As a matter of fact, dnsmasq isnt installed on my machine! Sorry bout that!
If I run dig from any of the LAN-machines, I get the pihole's IP as lookup server. If I use dig on the pihole itself, it gives the old (non-cloudflare) upstream dns:

Dig on google results in:

; <<>> DiG 9.11.5-P4-5.1+deb10u3-Raspbian <<>> google.com
;; global options: +cmd
;; Got answer:
;; ->>HEADER<<- opcode: QUERY, status: NOERROR, id: 60280
;; flags: qr rd ra; QUERY: 1, ANSWER: 1, AUTHORITY: 4, ADDITIONAL: 1

;; OPT PSEUDOSECTION:
; EDNS: version: 0, flags:; udp: 4096
; COOKIE: 4ee7eee6fa8218a2875ca42d606db13409f86a2bbb47191c (good)
;; QUESTION SECTION:
;google.com. IN A

;; ANSWER SECTION:
google.com. 161 IN A 142.250.179.206

;; AUTHORITY SECTION:
google.com. 164707 IN NS ns3.google.com.
google.com. 164707 IN NS ns2.google.com.
google.com. 164707 IN NS ns4.google.com.
google.com. 164707 IN NS ns1.google.com.

;; Query time: 12 msec
;; SERVER: 80.80.80.80#53(80.80.80.80)
;; WHEN: Wed Apr 07 15:18:44 CEST 2021
;; MSG SIZE rcvd: 155

80.80.80.80 is the old upstream DNS, even after using your setdns command. Am I being plain dumb right now?
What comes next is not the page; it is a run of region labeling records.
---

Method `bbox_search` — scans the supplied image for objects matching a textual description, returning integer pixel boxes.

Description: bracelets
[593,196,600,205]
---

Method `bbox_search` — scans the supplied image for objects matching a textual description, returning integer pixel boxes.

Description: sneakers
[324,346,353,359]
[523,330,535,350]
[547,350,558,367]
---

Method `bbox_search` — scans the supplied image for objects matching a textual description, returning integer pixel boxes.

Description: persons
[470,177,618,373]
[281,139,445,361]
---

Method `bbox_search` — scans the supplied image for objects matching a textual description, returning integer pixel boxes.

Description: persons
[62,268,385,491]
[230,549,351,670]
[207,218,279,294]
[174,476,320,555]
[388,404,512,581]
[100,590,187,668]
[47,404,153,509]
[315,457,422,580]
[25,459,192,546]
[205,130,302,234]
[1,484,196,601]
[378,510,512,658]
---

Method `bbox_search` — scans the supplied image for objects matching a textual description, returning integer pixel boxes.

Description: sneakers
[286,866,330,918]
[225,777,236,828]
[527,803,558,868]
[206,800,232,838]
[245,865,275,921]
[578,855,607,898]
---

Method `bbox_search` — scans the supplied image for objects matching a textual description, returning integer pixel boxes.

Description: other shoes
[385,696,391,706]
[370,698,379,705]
yubiuser · April 7, 2021, 1:27pm

No, you just forgot that your rpi4b isn't using Pi-hole as DNS server. Your device hosting the Pi-hole software is using 80.80.80.80. Configuring an other DNS server than Pi-hole for the Pi-hole device is not a bad idea at all. In case it would send all DNS requests to Pi-hole and there would be a problem with the Pi-hole software you might not be able to reinstall Pi-hole as you would need a working internet connection (and DNS resolution) to do so.

In case you run Raspbian:
https://www.raspberrypi.org/forums/viewtopic.php?f=29&t=261266

ph0tonblast · April 7, 2021, 1:50pm

Makes sense! I've changed the nameserver in dhcpd.conf and after restarting the corresponding service, it works like a charm. For anyone wondering (for me it was nice to see) that this doesn't affect LAN-clients. So thanks for the great help!

jfb · April 7, 2021, 3:06pm

If you want to use unbound, why are you still providing an alternative upstream DNS resolver? Your upstream DNS traffic can go to either of these resolvers, which essentially defeats the purpose of installing unbound in the first place.

ph0tonblast · April 8, 2021, 6:09am

Heya,
You're absolutely right. It was merely a test to see if I was able to change my upstream DNS in the first place. I was feeling a bit unsure about it and turns out: I needed this topic to get some answers I will obviously change it to the unbound entry now.